STATED TASK 1
Recast the entries starting at the line containing "What is the approximate" and ending at the line containing "Among point 279,442" as a numbered list, leaving out blank lines.

TEXT PASSAGE

John Muir wrote: “The noble walls, sculptured into endless variety of domes and gables, spires and battlements…all a-tremble with the thunder tones of the falling water. The level bottom seemed to be dressed like a garden, sunny meadows here and there, the river of Mercy sweeping in majesty through the midst of them.”  (Photo by SpreadTheMagic, CC license)

On this day 68 years ago, The Johnny Carson Show debuted on CBS television. The prime-time variety show was a traditional potpourri of monologue, comedy, music, dance, and skits. The series was short-lived, but planted the seeds for sketches he would later perform on The Tonight Show, such as “The Mighty Carson Art Players”.

7 years later, he was tapped by NBC to host The Tonight Show Starring Johnny Carson where he reigned for 30 years as the undisputed king of late-night television.

On April 1, it began streaming for the first time ever with the launch of The Johnny Carson Show on Shout! Factory TV, with collections of episodes from Carson’s epic run, with groupings entitled The Best of Carnac the Magnificent, The Best of George Carlin, and Animal Antics with Joan Embery and Jim Fowler. WATCH a highlight reel from the Tonight Show… (1955)

 

On this day 105 years ago, the jazz-pop singer and actress Lena Horne was born. The first black performer to be signed to a long-term contract by a major Hollywood studio, her career spanned 70 years on stage, screen and television.

EXTRACTED INFORMATION

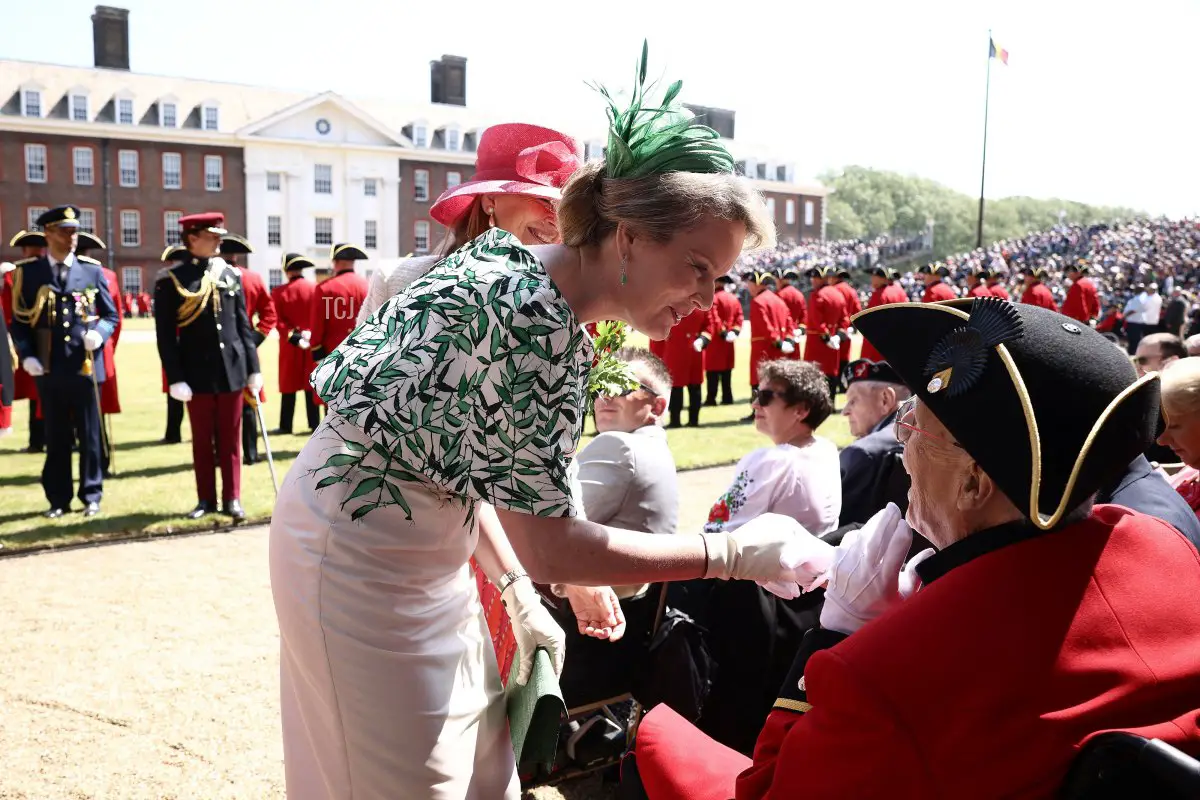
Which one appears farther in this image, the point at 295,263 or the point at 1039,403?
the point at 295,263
---
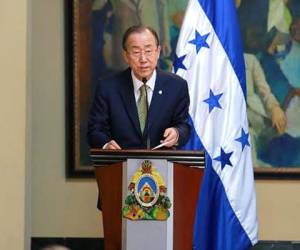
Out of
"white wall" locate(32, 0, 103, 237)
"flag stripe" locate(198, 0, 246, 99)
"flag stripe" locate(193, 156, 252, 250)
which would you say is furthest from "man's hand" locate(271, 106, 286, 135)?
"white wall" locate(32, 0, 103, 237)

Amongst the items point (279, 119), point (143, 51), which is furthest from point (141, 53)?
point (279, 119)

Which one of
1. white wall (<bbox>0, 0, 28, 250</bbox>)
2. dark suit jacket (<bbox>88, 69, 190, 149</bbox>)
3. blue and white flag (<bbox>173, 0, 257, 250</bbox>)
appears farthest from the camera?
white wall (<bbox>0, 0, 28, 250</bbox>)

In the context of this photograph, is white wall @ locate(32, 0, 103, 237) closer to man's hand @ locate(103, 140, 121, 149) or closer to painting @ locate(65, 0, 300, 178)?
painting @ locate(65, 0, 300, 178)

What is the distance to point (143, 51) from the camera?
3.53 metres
---
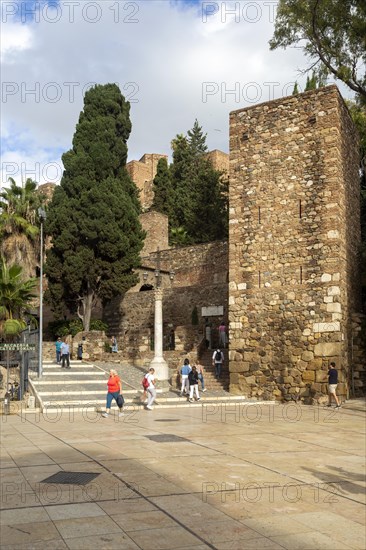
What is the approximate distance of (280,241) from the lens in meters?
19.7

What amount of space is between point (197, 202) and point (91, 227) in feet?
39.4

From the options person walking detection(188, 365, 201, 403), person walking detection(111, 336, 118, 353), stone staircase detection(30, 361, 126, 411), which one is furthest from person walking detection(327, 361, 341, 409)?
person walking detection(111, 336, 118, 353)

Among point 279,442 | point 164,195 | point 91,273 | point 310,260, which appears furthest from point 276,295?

STATED TASK 2
Repeat the text passage word for word, starting at "On this day 68" and ending at "of late-night television.".

FULL ANSWER 1
1. What is the approximate distance of (280,241) from the lens in meters?
2. 19.7
3. What amount of space is between point (197, 202) and point (91, 227) in feet?
4. 39.4
5. From the options person walking detection(188, 365, 201, 403), person walking detection(111, 336, 118, 353), stone staircase detection(30, 361, 126, 411), which one is furthest from person walking detection(327, 361, 341, 409)?
6. person walking detection(111, 336, 118, 353)
7. Among point 279,442 | point 164,195 | point 91,273 | point 310,260, which appears furthest from point 276,295?

FULL ANSWER 2
On this day 68 years ago, The Johnny Carson Show debuted on CBS television. The prime-time variety show was a traditional potpourri of monologue, comedy, music, dance, and skits. The series was short-lived, but planted the seeds for sketches he would later perform on The Tonight Show, such as “The Mighty Carson Art Players”.

7 years later, he was tapped by NBC to host The Tonight Show Starring Johnny Carson where he reigned for 30 years as the undisputed king of late-night television.